# Task description
Reproduce the entire listing below word for word, omitting the pictures.

# Records from a spatial question set

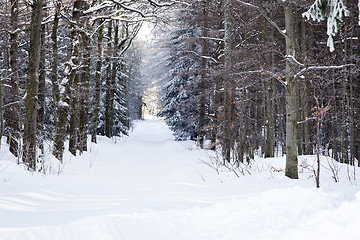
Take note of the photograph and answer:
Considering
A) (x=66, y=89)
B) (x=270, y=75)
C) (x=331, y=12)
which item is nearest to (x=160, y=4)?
(x=66, y=89)

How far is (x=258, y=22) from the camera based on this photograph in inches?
543

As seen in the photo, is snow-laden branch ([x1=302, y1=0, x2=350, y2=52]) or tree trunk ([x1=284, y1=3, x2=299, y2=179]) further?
tree trunk ([x1=284, y1=3, x2=299, y2=179])

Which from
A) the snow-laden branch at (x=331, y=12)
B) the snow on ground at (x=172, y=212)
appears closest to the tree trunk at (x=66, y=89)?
the snow on ground at (x=172, y=212)

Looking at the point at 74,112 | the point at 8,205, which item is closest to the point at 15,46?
the point at 74,112

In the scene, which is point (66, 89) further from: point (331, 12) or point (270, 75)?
point (331, 12)

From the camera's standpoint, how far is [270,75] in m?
9.26

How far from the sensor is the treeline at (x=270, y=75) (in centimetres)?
768

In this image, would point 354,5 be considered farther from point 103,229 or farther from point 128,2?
point 103,229

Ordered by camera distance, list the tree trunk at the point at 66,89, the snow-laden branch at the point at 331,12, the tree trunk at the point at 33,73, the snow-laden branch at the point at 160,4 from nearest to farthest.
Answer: the snow-laden branch at the point at 331,12 < the tree trunk at the point at 33,73 < the tree trunk at the point at 66,89 < the snow-laden branch at the point at 160,4

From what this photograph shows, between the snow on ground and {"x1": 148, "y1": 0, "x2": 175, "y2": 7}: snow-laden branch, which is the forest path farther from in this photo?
{"x1": 148, "y1": 0, "x2": 175, "y2": 7}: snow-laden branch

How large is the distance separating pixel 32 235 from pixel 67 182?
451cm

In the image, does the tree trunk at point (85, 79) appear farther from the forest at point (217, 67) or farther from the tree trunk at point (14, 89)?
the tree trunk at point (14, 89)

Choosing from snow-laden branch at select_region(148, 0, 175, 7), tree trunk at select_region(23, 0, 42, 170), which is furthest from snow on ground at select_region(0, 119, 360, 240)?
snow-laden branch at select_region(148, 0, 175, 7)

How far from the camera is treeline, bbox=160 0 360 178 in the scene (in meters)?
7.68
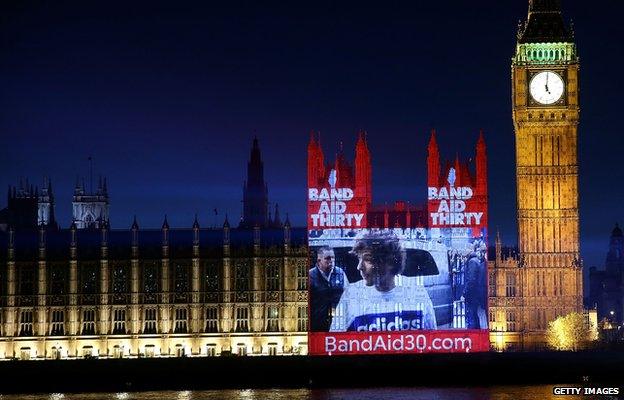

# Solution for this exercise
Take note of the photograph and answer:
Considering
A) (x=66, y=89)
B) (x=270, y=75)
C) (x=331, y=12)
which item is nearest to (x=160, y=4)?
(x=66, y=89)

How far is (x=258, y=22) from the camera based on this photograph in inches?
543

As seen in the photo, is snow-laden branch ([x1=302, y1=0, x2=350, y2=52]) or tree trunk ([x1=284, y1=3, x2=299, y2=179]) further?
tree trunk ([x1=284, y1=3, x2=299, y2=179])

Which from
A) the snow-laden branch at (x=331, y=12)
B) the snow on ground at (x=172, y=212)
appears closest to the tree trunk at (x=66, y=89)?
the snow on ground at (x=172, y=212)

Looking at the point at 74,112 | the point at 8,205, which item is closest to the point at 15,46?
the point at 74,112

In the scene, which is point (66, 89) further from: point (331, 12) or point (270, 75)?
point (331, 12)

From the camera's standpoint, how far is [270,75] in m?
9.26

How far from the sensor is the treeline at (x=270, y=75) (in centimetres)?
768

In this image, would point 354,5 be considered farther from point 103,229 or farther from point 128,2?
point 103,229

Ordered by camera distance, list the tree trunk at the point at 66,89, the snow-laden branch at the point at 331,12, the tree trunk at the point at 33,73, the snow-laden branch at the point at 160,4 from nearest to farthest.
Answer: the snow-laden branch at the point at 331,12 < the tree trunk at the point at 33,73 < the tree trunk at the point at 66,89 < the snow-laden branch at the point at 160,4

From what this photograph shows, between the snow on ground and {"x1": 148, "y1": 0, "x2": 175, "y2": 7}: snow-laden branch, which is the forest path farther from in this photo?
{"x1": 148, "y1": 0, "x2": 175, "y2": 7}: snow-laden branch

How large is the distance separating pixel 32 235 from pixel 67 182?
451cm

In the image, does the tree trunk at point (85, 79) appear farther from the forest at point (217, 67) or farther from the tree trunk at point (14, 89)?
the tree trunk at point (14, 89)

Choosing from snow-laden branch at select_region(148, 0, 175, 7), tree trunk at select_region(23, 0, 42, 170), which is furthest from snow on ground at select_region(0, 119, 360, 240)?
snow-laden branch at select_region(148, 0, 175, 7)

How far from the camera is treeline, bbox=160 0 360 178 in the scene (in meters)?
7.68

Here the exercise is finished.